Bye-bye motherfuckers*

Ce billet est la conclusion de 5 ans de bons et loyaux services sur Ludomaniaque. Aujourd’hui, je vous dis au revoir.

Ce billet est la conclusion de 5 ans de bons et loyaux services sur Ludomaniaque. Aujourd’hui, je vous dis au revoir.

Steph souhaite continuer son aventure en solo, que Ludomaniaque redevienne le blog perso qu’il était à sa création en 2007, et je lui rend donc les clés de ce qui a été, je l’espère, un peu chez moi pendant une demie décennie. Je ne pouvais pas décemment m’en aller sans faire le bilan et, surtout, sans vous dire ciao bye-bye.

Putain, 5 ans !

J’ai déjà fait l’historique de Ludomaniaque sur la page À propos donc on va revenir sur mon épopée différemment, avec quelques chiffres et un best-of de mes moments de gloire. J’aurais pu faire une jolie infographie à la mode mais je vais rester dans les sentiers battus, je ne voudrais pas que vous pleuriez trop mon départ ^^

Djou sur Ludomaniaque c’est donc :

Ludomaniaque a aussi été l’occasion de passer de l’autre côté du miroir, de découvrir un milieu et une activité très loin de mes habitudes. Ma motivation première était (et est toujours) d’écrire, mais je ne me suis pas fait prier pour profiter des portes que le blogging a ouvertes pour moi.

J’ai participé à des évènements de fous, rencontré des légendes et même des acteurs porno. J’ai visité la moitié des chaînes de télé françaises, j’ai regardé un match de rugby avec Chabal, assisté à un meeting d’athlétisme avec Stéphane Diagana, joué à Epic Mickey avec Warren Spector, croisé Jean Dujardin dans la salle de projection privée d’un grand studio et côtoyé des mecs dont les albums tournaient en boucle dans ma chaine au lycée. J’ai aussi vu des concerts privés, de Pony Pony Run Run aux mythiques Grandmaster Flash and the Furious Five, j’ai été cité sur Arte.fr et sur Gameblog, j’ai testé des dizaines de jeux, vu des dizaines de films, visité des lieux insolites, reçu des kits press géniaux, etc. On peut le dire, je me suis gavé !

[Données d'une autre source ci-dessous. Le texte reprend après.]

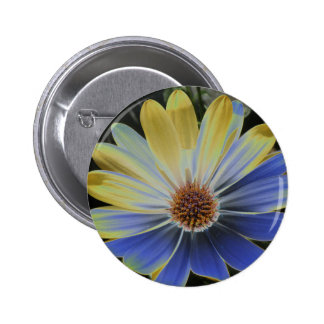 African Daisy Lapis and Gold Button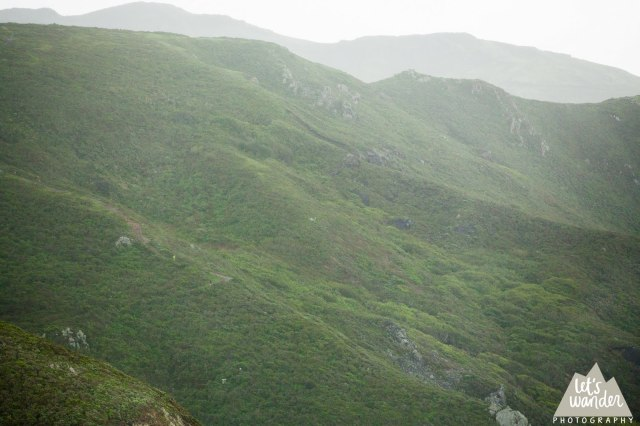 Wet and misty Headlands (photo courtesy of Jesse Ellis, Let's Wander Photography)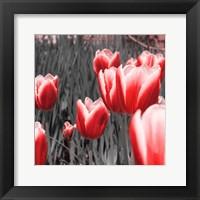 Framed Red Tulips I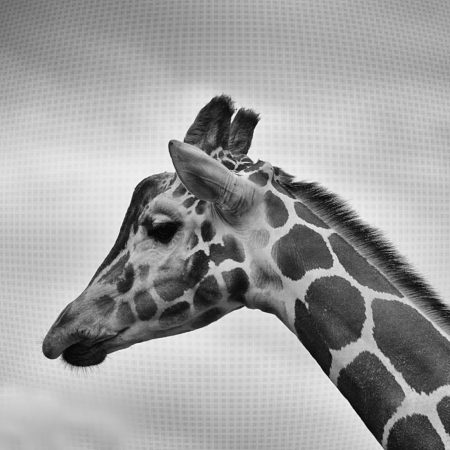 Giraffe in black and white, giraffe, animal, neck, spots, africa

Bien sûr, découvrir l’envers du décor c’est aussi évoluer dans un milieu où la passion n’est qu’une façade, voire une excuse, pour l’arrivisme pathétique d’une caste de privilégiés bien décidés à le rester. Un système très laid et terriblement dérisoire auquel j’ai participé.

Cet état de fait ne remet pas en cause le plaisir que j’ai eu à partager mes conneries avec vous. Car au final c’est ça qui me restera de l’aventure Ludomaniaque, de trop rares instants de partage.

Des regrets…

Malgré deux-trois coups d’éclat, je n’aurais pas réussi à construire une communauté et ça restera un de mes plus gros regrets. Attention, je ne parle pas d’audience ou de succès, je parle juste d’échanges humains, de trouver des gens sur la même longueur d’onde avec qui échanger (heureusement il y en a quand même quelques uns et je les remercie chaleureusement !). Et ne me parlez pas des 600 fans Facebook de Ludomaniaque, les 3/4 ne sont là que pour les concours. Ce n’est pas un reproche, chacun fait ce qui lui plaît, juste une déception personnelle.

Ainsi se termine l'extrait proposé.